Task instructions: The entries below are to be written out again without alteration.

Material supplied:
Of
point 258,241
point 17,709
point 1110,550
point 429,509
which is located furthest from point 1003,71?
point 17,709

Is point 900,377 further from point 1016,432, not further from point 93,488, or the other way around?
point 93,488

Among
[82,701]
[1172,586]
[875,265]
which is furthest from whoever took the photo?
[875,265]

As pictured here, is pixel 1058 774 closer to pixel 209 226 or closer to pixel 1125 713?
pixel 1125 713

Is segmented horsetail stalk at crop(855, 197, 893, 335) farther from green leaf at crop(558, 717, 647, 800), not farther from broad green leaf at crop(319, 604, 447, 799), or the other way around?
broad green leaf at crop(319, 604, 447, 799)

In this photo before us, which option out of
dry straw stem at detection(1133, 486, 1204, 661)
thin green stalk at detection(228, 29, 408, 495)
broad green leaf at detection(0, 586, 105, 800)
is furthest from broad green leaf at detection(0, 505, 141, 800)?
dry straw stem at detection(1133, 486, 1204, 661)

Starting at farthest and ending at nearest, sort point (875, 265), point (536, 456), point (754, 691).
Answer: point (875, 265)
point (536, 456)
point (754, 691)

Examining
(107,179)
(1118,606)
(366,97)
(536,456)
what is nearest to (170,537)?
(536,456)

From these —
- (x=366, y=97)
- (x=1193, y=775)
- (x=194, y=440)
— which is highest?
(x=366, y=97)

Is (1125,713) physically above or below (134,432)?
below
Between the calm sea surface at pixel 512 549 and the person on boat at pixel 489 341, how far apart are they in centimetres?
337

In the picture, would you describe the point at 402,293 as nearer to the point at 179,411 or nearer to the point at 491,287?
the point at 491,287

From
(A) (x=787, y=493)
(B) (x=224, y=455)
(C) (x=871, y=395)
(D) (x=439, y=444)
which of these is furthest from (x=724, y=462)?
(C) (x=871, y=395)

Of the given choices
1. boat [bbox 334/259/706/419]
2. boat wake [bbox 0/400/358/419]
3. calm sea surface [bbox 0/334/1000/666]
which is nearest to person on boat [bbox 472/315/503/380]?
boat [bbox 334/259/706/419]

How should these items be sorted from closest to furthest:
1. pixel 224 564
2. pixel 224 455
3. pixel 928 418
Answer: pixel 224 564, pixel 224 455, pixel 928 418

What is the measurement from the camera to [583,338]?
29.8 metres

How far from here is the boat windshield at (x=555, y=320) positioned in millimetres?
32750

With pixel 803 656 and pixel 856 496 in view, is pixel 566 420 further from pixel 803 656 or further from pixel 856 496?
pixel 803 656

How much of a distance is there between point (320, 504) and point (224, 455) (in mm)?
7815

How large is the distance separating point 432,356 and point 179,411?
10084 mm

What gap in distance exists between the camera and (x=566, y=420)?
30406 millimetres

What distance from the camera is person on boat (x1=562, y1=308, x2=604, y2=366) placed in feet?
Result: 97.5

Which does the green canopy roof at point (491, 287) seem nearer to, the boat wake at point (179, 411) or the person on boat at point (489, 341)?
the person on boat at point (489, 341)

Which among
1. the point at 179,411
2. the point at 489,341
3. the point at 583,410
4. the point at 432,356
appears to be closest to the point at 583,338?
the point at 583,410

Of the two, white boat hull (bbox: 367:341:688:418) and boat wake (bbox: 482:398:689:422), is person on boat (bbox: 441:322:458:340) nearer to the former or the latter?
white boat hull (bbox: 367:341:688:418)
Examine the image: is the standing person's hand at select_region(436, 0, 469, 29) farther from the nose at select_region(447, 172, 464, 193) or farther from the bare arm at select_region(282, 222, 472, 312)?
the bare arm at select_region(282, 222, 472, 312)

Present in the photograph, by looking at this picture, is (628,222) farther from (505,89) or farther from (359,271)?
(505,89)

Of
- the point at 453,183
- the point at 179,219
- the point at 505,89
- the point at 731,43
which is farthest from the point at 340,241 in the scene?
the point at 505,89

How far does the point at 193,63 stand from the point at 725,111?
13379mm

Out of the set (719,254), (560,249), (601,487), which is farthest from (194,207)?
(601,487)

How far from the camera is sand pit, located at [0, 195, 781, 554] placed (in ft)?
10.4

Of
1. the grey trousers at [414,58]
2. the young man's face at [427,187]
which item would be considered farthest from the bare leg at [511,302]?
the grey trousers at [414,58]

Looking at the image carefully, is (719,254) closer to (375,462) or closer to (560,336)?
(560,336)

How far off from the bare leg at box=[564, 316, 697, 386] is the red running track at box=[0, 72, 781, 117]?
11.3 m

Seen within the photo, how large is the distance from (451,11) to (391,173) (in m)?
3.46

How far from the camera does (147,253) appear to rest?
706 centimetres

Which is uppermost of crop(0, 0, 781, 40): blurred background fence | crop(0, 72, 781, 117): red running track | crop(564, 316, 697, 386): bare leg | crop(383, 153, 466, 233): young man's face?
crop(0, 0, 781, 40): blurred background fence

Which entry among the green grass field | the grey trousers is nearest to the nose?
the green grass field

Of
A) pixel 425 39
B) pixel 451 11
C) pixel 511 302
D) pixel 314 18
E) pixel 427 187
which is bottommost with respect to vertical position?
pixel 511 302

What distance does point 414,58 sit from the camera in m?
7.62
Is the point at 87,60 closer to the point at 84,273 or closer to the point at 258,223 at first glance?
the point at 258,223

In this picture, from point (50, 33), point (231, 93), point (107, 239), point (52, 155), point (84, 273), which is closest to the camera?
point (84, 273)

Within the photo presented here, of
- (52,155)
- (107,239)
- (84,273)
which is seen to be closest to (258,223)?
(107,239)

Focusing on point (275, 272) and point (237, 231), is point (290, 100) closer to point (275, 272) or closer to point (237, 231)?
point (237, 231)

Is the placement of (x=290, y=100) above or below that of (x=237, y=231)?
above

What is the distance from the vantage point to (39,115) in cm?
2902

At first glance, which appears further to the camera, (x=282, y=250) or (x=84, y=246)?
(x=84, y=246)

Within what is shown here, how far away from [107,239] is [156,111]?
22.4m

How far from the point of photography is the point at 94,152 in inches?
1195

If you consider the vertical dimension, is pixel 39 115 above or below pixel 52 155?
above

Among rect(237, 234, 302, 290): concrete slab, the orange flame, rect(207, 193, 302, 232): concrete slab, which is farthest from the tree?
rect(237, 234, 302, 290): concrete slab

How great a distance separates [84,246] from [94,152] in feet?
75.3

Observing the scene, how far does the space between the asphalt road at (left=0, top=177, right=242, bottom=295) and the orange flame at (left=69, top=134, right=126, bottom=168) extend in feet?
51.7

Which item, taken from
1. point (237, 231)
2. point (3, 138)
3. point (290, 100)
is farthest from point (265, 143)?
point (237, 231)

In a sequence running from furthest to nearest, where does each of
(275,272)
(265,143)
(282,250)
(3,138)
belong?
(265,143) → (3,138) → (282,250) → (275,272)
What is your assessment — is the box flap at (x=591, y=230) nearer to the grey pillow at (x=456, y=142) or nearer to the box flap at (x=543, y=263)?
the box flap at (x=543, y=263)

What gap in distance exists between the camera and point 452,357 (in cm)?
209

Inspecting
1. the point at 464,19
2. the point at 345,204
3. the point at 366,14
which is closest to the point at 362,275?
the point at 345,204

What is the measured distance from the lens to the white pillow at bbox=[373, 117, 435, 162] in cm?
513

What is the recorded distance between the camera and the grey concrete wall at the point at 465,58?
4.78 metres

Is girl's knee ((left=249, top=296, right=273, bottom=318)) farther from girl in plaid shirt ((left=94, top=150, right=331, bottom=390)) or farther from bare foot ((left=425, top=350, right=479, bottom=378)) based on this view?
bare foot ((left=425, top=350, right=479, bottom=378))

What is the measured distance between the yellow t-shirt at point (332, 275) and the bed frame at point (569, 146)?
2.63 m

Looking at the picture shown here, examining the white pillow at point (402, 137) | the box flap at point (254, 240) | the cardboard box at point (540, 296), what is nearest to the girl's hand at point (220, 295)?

Solution:
Of
point 258,241
point 17,709
point 1110,550
point 429,509
which is located furthest from point 1003,71?
point 17,709

Is point 900,377 further from point 1016,432, not further from point 93,488, or the other way around?
point 93,488

Among
[82,701]
[1172,586]
[875,265]
which is furthest from whoever took the photo?
[875,265]

As pictured here, is pixel 1058 774 closer to pixel 209 226 or closer to pixel 1125 713?
pixel 1125 713

Is segmented horsetail stalk at crop(855, 197, 893, 335) farther from green leaf at crop(558, 717, 647, 800), not farther from broad green leaf at crop(319, 604, 447, 799), or the other way around?
broad green leaf at crop(319, 604, 447, 799)

In this photo before us, which option out of
dry straw stem at detection(1133, 486, 1204, 661)
thin green stalk at detection(228, 29, 408, 495)
broad green leaf at detection(0, 586, 105, 800)
is furthest from broad green leaf at detection(0, 505, 141, 800)?
dry straw stem at detection(1133, 486, 1204, 661)

Starting at farthest and ending at nearest, sort point (875, 265), point (536, 456), point (754, 691).
Answer: point (875, 265)
point (536, 456)
point (754, 691)

Examining
(107,179)
(1118,606)
(366,97)
(536,456)
what is nearest to (170,537)?
(536,456)

From these —
- (x=366, y=97)
- (x=1193, y=775)
- (x=194, y=440)
— which is highest?
(x=366, y=97)

Is (1125,713) physically above or below (134,432)?
below
Between the calm sea surface at pixel 512 549 and the person on boat at pixel 489 341, how far apart are they in centimetres?
337

In the picture, would you describe the point at 402,293 as nearer to the point at 179,411 or nearer to the point at 491,287?
the point at 491,287

From
(A) (x=787, y=493)
(B) (x=224, y=455)
(C) (x=871, y=395)
(D) (x=439, y=444)
which of these is furthest from (x=724, y=462)?
(C) (x=871, y=395)

Of the given choices
1. boat [bbox 334/259/706/419]
2. boat wake [bbox 0/400/358/419]
3. calm sea surface [bbox 0/334/1000/666]
which is nearest to person on boat [bbox 472/315/503/380]?
boat [bbox 334/259/706/419]

How should these items be sorted from closest to furthest:
1. pixel 224 564
2. pixel 224 455
3. pixel 928 418
Answer: pixel 224 564, pixel 224 455, pixel 928 418

What is the measurement from the camera to [583,338]?
29.8 metres

How far from here is the boat windshield at (x=555, y=320) positioned in millimetres?
32750

With pixel 803 656 and pixel 856 496 in view, is pixel 566 420 further from pixel 803 656 or further from pixel 856 496?
pixel 803 656

How much of a distance is there between point (320, 504) and point (224, 455) (in mm)?
7815

How large is the distance separating point 432,356 and point 179,411?
10084 mm

What gap in distance exists between the camera and (x=566, y=420)?
30406 millimetres

What distance from the camera is person on boat (x1=562, y1=308, x2=604, y2=366) placed in feet?
Result: 97.5

Which does the green canopy roof at point (491, 287) seem nearer to, the boat wake at point (179, 411) or the person on boat at point (489, 341)?
the person on boat at point (489, 341)

Which among
1. the point at 179,411
2. the point at 489,341
3. the point at 583,410
4. the point at 432,356
appears to be closest to the point at 583,338?
the point at 583,410

Of the two, white boat hull (bbox: 367:341:688:418) and boat wake (bbox: 482:398:689:422), is person on boat (bbox: 441:322:458:340) nearer to the former or the latter?
white boat hull (bbox: 367:341:688:418)
Examine the image: is the standing person's hand at select_region(436, 0, 469, 29) farther from the nose at select_region(447, 172, 464, 193) or farther from the bare arm at select_region(282, 222, 472, 312)?
the bare arm at select_region(282, 222, 472, 312)

Present in the photograph, by looking at this picture, is (628,222) farther from (505,89) or farther from (359,271)?
(505,89)

Of
- the point at 453,183
- the point at 179,219
- the point at 505,89
- the point at 731,43
which is farthest from the point at 340,241 in the scene?
the point at 505,89

How far does the point at 193,63 stand from the point at 725,111?
13379mm

Out of the set (719,254), (560,249), (601,487), which is farthest from (194,207)?
(601,487)

How far from the camera is sand pit, located at [0, 195, 781, 554] placed (in ft)?
10.4

Of
1. the grey trousers at [414,58]
2. the young man's face at [427,187]
which item would be considered farthest from the bare leg at [511,302]?
the grey trousers at [414,58]

Looking at the image carefully, is (719,254) closer to (375,462) or closer to (560,336)?
(560,336)

How far off from the bare leg at box=[564, 316, 697, 386] is the red running track at box=[0, 72, 781, 117]?
11.3 m

Seen within the photo, how large is the distance from (451,11) to (391,173) (in m)?
3.46

How far from the camera does (147,253) appear to rest?
706 centimetres

Which is uppermost of crop(0, 0, 781, 40): blurred background fence | crop(0, 72, 781, 117): red running track | crop(564, 316, 697, 386): bare leg | crop(383, 153, 466, 233): young man's face?
crop(0, 0, 781, 40): blurred background fence

Which entry among the green grass field | the grey trousers is nearest to the nose?
the green grass field

Of
A) pixel 425 39
B) pixel 451 11
C) pixel 511 302
D) pixel 314 18
E) pixel 427 187
which is bottommost with respect to vertical position?
pixel 511 302

What distance does point 414,58 sit from the camera in m?
7.62
Is the point at 87,60 closer to the point at 84,273 or closer to the point at 258,223 at first glance?
the point at 258,223

In this picture, from point (50, 33), point (231, 93), point (107, 239), point (52, 155), point (84, 273), which is closest to the camera?
point (84, 273)

Within the photo presented here, of
- (52,155)
- (107,239)
- (84,273)
which is seen to be closest to (258,223)?
(107,239)

Focusing on point (275, 272) and point (237, 231), is point (290, 100) closer to point (275, 272) or closer to point (237, 231)?
point (237, 231)

Is the placement of (x=290, y=100) above or below that of (x=237, y=231)?
above

What is the distance from the vantage point to (39,115) in cm?
2902

At first glance, which appears further to the camera, (x=282, y=250) or (x=84, y=246)?
(x=84, y=246)

Within what is shown here, how far away from [107,239] is [156,111]?
22.4m

How far from the point of photography is the point at 94,152 in inches?
1195

If you consider the vertical dimension, is pixel 39 115 above or below pixel 52 155?
above

Among rect(237, 234, 302, 290): concrete slab, the orange flame, rect(207, 193, 302, 232): concrete slab, which is farthest from the tree?
rect(237, 234, 302, 290): concrete slab

How great a distance separates [84,246] from [94,152] in feet?
75.3

Observing the scene, how far does the space between the asphalt road at (left=0, top=177, right=242, bottom=295) and the orange flame at (left=69, top=134, right=126, bottom=168) extend in feet?
51.7

Which item, taken from
1. point (237, 231)
2. point (3, 138)
3. point (290, 100)
is farthest from point (265, 143)?
point (237, 231)

In a sequence running from furthest to nearest, where does each of
(275,272)
(265,143)
(282,250)
(3,138)
belong?
(265,143) → (3,138) → (282,250) → (275,272)
What is your assessment — is the box flap at (x=591, y=230) nearer to the grey pillow at (x=456, y=142) or nearer to the box flap at (x=543, y=263)?
the box flap at (x=543, y=263)

What gap in distance exists between the camera and point 452,357 (in cm)?
209

Inspecting
1. the point at 464,19
2. the point at 345,204
3. the point at 366,14
which is closest to the point at 362,275?
the point at 345,204

What is the measured distance from the lens to the white pillow at bbox=[373, 117, 435, 162] in cm?
513

What is the recorded distance between the camera and the grey concrete wall at the point at 465,58?
4.78 metres

Is girl's knee ((left=249, top=296, right=273, bottom=318)) farther from girl in plaid shirt ((left=94, top=150, right=331, bottom=390)) or farther from bare foot ((left=425, top=350, right=479, bottom=378)) based on this view?
bare foot ((left=425, top=350, right=479, bottom=378))

What is the measured distance between the yellow t-shirt at point (332, 275) and the bed frame at point (569, 146)?
2.63 m

Looking at the picture shown here, examining the white pillow at point (402, 137) | the box flap at point (254, 240) | the cardboard box at point (540, 296), what is nearest to the girl's hand at point (220, 295)?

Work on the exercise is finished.